Depuis son invention au début du 19e siècle et son avènement comme genre artistique majeur au siècle suivant, la photographie oscille entre une prise en compte objective du réel, dont se réclament les courants documentaires et photo journalistiques, et une recréation, une transfiguration de la chose vue à travers le prisme de l'objectif [pictorialisme, photographie subjective, etc.). La photographe conjugue ainsi dans son oeuvre artistique comme dans sa pratique professionnelle, reportages sur le terrain, clichés pHs dans le vif de l'action, et prises de vues posées, centrées sur des personnages qu'elle dévoile. Cette proposition instinctive et d'une spontanéité revendiquée ne s'embarrasse pas de discours analytique ou historique.

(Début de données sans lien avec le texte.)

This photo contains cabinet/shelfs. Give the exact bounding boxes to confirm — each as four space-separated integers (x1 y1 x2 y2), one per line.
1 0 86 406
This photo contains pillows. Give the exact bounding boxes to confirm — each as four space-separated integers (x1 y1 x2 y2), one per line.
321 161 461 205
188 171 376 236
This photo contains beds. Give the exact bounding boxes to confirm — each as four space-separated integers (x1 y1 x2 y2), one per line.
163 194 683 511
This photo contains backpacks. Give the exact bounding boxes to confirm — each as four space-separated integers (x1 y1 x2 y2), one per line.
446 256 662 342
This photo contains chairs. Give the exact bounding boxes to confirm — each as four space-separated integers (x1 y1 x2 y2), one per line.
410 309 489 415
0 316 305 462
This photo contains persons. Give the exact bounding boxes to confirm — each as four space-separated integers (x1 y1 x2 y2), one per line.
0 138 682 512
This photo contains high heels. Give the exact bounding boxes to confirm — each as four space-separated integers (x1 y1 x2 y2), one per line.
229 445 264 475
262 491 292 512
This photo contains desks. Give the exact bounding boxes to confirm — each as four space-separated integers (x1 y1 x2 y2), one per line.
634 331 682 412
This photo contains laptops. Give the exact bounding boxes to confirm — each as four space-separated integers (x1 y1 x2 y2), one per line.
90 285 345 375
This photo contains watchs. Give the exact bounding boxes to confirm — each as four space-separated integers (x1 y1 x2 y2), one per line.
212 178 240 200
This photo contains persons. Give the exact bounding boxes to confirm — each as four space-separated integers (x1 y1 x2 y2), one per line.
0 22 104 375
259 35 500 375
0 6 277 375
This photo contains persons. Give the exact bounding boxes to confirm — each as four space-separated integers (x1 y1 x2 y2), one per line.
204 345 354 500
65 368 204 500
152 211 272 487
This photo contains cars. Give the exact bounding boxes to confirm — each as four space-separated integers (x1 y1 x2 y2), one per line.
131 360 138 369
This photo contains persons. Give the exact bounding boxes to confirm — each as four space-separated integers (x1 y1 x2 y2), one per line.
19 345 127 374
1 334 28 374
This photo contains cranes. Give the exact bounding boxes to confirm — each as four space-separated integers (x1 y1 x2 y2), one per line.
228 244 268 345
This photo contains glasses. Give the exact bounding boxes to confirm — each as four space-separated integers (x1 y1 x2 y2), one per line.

C'est donc ici à une expérience rafraîchissante, ouverte aux interprétations personnelles, à laquelle le spectateur est invité.
Pour Marie Afdjene, ce qui fait oeuvre, c'est le tirage final, qui lui permet bien souvent de poursuivre le lien créé avec le sujet représenté par la matérialisation de l'image élaborée ensemble. Car la rencontre, l'échange, la réciprocité de cet échange font partie intégrante du processus de création, comme le fait de valoriser la personne représentée ici grâce au média photographique.
Devant ces images, composées en dyptiques [le portrait / l'activité) enrichis de tirages sur des détails pour cette exposition, on se sent interpelé par la photographe : elle nous alerte sur la fin d'un monde, dont il est crucial de conserver le souvenir, à défaut de pouvoir le sauver. Elle invite le spectateur à s'intéresser à ses sujets, qu'elle dépeint avec tendresse, et veut susciter le même intérêt, la même curiosité pour leurs savoir-faire qu'elle découvre elle-même bien souvent lors de ces rencontres.
En tant que lieu de conservation et de transmission des traces matérielles et immatérielles du patrimoine chalossais, le Musée de la Chalosse se devait d'accueillir et de faire dialoguer ses collections avec ce travail d'une vitalité réjouissante, pourtant fondé sur une inquiétude face à la disparition silencieuse d'une génération dépositaire de savoir-faire oubliés, et sur une urgence, la sauvegarde de cette mémoire.